On my first morning in Lippmann House, I was given a thick green folder with lots of information to be quickly absorbed. Inside was a memo from Bill Kovach addressed “To My Successor.”

“You poor man,” I thought. “You gave 10 years of your life to creatively enlarging and improving the Nieman program and on the day you retired you did not know the identity of your successor.”

Bill’s memo began, “Congratulations. You’ve just begun one of the greatest jobs in the world of journalism. As you know you’ve also inherited an important mandate—‘to promote and elevate the standards of journalism’—at a crucial time in the history of journalism.”

As I read Bill’s note I wondered how many different versions of passing the mantel had been played out in the transition from one Curator to the next. Bill served as acting Curator during the last months of Howard Simons’ life and then was named his successor in June 1989.

In a warm remembrance published in the Summer 1989 issue of Nieman Reports, Bill wrote, “There is a special sense of loss here at the Lippmann House. An enormous energy is missing…. Howard found a way to preserve the unique character of the program while at the same time infusing it with a new vitality and sense of mission.”

Bill is missed in much the same way, not only at Lippmann House but throughout the university. He has built on the legacy of Howard Simons, engaging the prestige of the Nieman Foundation to speak forcefully and authoritatively for journalism.

At the Nieman reunion last April, Harvard’s President, Neil Rudenstine, spoke tellingly of Bill’s work. “No one represents the ideals of the Nieman Foundation more powerfully than Bill Kovach…. He has consistently pointed out the dangers of recent mergers between entertainment and media organizations. As Chair of the Committee of Concerned Journalists, he has begun and sustained a national dialogue dedicated to strengthening the core values of a responsible free press…. The Nieman Foundation, under Bill, has become a kind of conscience for the press.”

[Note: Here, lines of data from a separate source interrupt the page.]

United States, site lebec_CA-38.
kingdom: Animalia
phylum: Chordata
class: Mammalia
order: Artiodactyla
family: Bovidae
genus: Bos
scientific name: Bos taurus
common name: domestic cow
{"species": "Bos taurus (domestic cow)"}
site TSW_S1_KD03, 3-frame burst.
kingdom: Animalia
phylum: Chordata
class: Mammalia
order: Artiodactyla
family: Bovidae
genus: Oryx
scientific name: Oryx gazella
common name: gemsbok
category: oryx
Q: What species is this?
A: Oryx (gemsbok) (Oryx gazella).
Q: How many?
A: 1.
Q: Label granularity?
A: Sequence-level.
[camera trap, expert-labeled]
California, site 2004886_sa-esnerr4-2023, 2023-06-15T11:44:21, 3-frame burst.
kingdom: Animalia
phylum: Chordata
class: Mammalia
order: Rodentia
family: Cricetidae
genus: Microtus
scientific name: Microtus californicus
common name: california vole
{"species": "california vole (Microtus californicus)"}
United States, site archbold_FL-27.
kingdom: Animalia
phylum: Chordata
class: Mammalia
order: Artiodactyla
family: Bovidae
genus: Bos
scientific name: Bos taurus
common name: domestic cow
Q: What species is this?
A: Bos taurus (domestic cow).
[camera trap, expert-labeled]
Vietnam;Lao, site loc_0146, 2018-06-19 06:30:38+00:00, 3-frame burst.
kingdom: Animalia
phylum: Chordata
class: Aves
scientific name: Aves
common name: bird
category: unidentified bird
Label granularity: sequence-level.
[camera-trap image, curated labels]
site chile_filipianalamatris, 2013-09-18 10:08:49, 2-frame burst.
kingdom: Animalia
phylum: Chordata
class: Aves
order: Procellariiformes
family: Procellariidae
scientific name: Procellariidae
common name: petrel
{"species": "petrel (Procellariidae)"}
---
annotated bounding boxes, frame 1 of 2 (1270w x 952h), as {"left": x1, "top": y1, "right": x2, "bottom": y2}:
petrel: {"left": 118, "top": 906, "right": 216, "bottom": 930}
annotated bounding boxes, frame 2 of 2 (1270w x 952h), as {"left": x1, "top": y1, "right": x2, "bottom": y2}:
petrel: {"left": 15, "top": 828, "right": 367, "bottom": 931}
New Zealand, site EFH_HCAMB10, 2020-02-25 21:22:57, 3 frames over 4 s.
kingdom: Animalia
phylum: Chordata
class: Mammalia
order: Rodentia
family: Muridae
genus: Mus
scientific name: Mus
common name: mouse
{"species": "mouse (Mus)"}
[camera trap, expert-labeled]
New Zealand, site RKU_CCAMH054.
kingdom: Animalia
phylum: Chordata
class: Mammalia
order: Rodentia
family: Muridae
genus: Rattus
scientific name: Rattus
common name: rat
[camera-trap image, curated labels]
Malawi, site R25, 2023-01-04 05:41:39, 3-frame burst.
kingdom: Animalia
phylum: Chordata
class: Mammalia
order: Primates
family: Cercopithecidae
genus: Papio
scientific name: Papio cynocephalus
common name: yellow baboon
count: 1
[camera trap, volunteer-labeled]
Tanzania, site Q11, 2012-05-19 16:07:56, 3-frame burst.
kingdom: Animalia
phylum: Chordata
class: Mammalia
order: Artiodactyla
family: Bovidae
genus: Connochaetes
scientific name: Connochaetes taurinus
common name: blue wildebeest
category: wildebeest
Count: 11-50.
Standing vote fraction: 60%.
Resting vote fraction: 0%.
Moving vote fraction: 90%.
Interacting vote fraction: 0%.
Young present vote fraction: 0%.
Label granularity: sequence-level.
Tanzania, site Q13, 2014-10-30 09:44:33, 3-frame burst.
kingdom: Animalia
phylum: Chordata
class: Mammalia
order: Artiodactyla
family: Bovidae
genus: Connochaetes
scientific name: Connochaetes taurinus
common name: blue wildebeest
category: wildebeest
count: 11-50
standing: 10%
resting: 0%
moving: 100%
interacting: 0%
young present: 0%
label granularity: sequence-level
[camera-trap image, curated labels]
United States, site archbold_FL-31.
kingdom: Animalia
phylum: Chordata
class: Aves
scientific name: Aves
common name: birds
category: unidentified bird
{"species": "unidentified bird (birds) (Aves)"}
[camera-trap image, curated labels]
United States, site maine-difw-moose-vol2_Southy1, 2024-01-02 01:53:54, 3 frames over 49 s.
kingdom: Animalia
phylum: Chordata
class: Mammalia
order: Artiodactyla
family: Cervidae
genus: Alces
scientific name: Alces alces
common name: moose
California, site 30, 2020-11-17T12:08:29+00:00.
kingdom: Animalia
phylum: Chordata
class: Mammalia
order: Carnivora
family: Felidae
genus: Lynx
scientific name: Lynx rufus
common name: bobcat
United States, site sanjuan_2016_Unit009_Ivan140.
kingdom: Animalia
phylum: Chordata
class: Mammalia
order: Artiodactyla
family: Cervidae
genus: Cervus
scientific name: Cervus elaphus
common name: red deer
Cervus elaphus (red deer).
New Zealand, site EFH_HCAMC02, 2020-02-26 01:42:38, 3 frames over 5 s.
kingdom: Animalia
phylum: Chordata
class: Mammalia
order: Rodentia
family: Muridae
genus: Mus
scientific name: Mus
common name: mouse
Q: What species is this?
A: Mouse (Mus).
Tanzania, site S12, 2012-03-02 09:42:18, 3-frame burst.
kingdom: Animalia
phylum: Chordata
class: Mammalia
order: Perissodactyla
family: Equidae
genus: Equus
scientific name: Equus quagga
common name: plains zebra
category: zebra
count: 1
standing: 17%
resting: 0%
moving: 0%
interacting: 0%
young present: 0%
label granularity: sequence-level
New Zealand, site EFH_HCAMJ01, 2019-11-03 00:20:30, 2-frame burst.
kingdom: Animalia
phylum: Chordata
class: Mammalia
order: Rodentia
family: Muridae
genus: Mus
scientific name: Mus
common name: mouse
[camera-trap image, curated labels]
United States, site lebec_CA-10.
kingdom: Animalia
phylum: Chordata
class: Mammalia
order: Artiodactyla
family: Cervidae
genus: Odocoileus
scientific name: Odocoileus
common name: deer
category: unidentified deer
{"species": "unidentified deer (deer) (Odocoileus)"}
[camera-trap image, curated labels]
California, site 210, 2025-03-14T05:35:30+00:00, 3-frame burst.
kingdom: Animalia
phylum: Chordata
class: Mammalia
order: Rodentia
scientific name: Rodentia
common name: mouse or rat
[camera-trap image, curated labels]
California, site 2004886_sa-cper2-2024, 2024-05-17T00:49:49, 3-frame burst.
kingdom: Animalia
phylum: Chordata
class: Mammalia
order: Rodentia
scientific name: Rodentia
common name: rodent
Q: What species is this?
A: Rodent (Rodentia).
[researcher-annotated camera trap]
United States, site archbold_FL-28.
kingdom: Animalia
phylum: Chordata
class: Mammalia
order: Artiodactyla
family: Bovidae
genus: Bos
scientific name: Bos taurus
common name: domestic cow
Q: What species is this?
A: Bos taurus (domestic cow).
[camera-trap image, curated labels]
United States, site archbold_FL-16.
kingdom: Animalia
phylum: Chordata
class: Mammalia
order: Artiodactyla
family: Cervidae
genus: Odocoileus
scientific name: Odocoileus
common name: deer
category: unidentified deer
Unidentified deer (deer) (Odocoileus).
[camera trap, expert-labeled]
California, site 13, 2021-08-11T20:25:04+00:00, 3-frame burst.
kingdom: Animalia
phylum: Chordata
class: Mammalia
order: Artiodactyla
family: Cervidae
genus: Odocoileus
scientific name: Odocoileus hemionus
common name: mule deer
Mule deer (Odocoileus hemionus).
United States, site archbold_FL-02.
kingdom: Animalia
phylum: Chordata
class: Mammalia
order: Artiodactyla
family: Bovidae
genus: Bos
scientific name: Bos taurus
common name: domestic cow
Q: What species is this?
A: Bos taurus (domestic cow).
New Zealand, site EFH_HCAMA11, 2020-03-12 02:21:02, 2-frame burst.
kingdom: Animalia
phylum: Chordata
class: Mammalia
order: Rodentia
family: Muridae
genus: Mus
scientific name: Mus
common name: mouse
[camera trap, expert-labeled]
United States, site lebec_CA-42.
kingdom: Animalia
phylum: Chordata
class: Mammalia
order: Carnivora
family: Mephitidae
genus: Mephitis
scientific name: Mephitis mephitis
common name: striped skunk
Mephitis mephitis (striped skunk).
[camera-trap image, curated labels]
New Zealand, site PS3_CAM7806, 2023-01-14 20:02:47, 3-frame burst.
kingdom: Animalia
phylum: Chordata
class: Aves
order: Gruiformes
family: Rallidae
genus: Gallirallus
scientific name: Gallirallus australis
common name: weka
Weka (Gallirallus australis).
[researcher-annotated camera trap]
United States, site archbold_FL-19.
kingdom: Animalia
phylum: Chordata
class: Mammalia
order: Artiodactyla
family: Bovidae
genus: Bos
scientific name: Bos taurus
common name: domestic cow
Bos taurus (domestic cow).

Bill also built on the vision of Jim Thomson and Howard Simons in enlarging the participation of international Nieman Fellows, who now comprise half of each Nieman class. The international fellows bring a global dimension to the Nieman experience and to the Harvard community. In many cases, they are journalists who have struggled to practice their craft under repressive regimes in countries where a free press is a fragile, emerging concept.

The state of journalism will forever be the unfinished business of the Nieman Foundation. The opportunity to participate in the discussion through the pages of this magazine, through conferences and seminars, through partnerships with other Harvard institutions and leading organizations in the journalistic community, through the contributions of the fellows, through a global outreach and through the network of former Nieman Fellows is at once challenging, exciting and humbling.

To a considerable extent, the Nieman Foundation’s ability to help raise the standards of journalism has been enhanced by the reach and potential of its Web site as an invaluable place to engage the Nieman family and the larger world of journalism in a continuing discussion about the state of journalism.

The mission to promote and elevate the standards of journalism is a purpose the Nieman Foundation shares with the larger journalistic community. We are but one of many leading journalism organizations and foundations that are striving to understand deeply held public concerns about journalistic practices. The public is troubled by the blending of entertainment and news and by what it observes when television enables viewers to watch reporters at work. When asked, members of the public willingly provide examples of reportorial arrogance and insensitivity and a failure to fully grasp the details as well as the nuances of stories. That this distrust of the press and its practices is a matter of significant concern has been amply documented in a myriad of ways—through surveys, conferences, studies, focus groups, conversations with readers and viewers.

In my recent work with The Freedom Forum, with its particular focus on fairness, I have developed a deep respect for the public’s sophisticated understanding of how the behavior of individual journalists influences their perceptions of fairness in the news media. The public’s definitions of what is fair and what is not fair are broader and deeper than those voiced by many journalists. When asked about fairness, journalists tend to talk about accuracy, balance and lack of bias. Readers and viewers mention racial and cultural insensitivity, over-dependence on unnamed sources, reluctance to correct errors, and words reporters use to characterize individuals in stories.

As I have listened to reporters talk about fairness, and as I have participated with the American Society of Newspaper Editors and the Associated Press Managing Editors in a number of projects focusing on the performance of the press, I am reminded of the enduring commitment of journalists to do better, even though actual improvements don’t always live up to this expression of commitment.

To each of those journalists and friends who has written to me in recent weeks, I have offered this wish: As I pursue the obligation to continue the direction Bill Kovach and his predecessors have established, I invite you to engage in our work through your thoughts and ideas about ways the Nieman Foundation might even more effectively advance the special purpose we share.

This is an invitation to all of our readers, as well.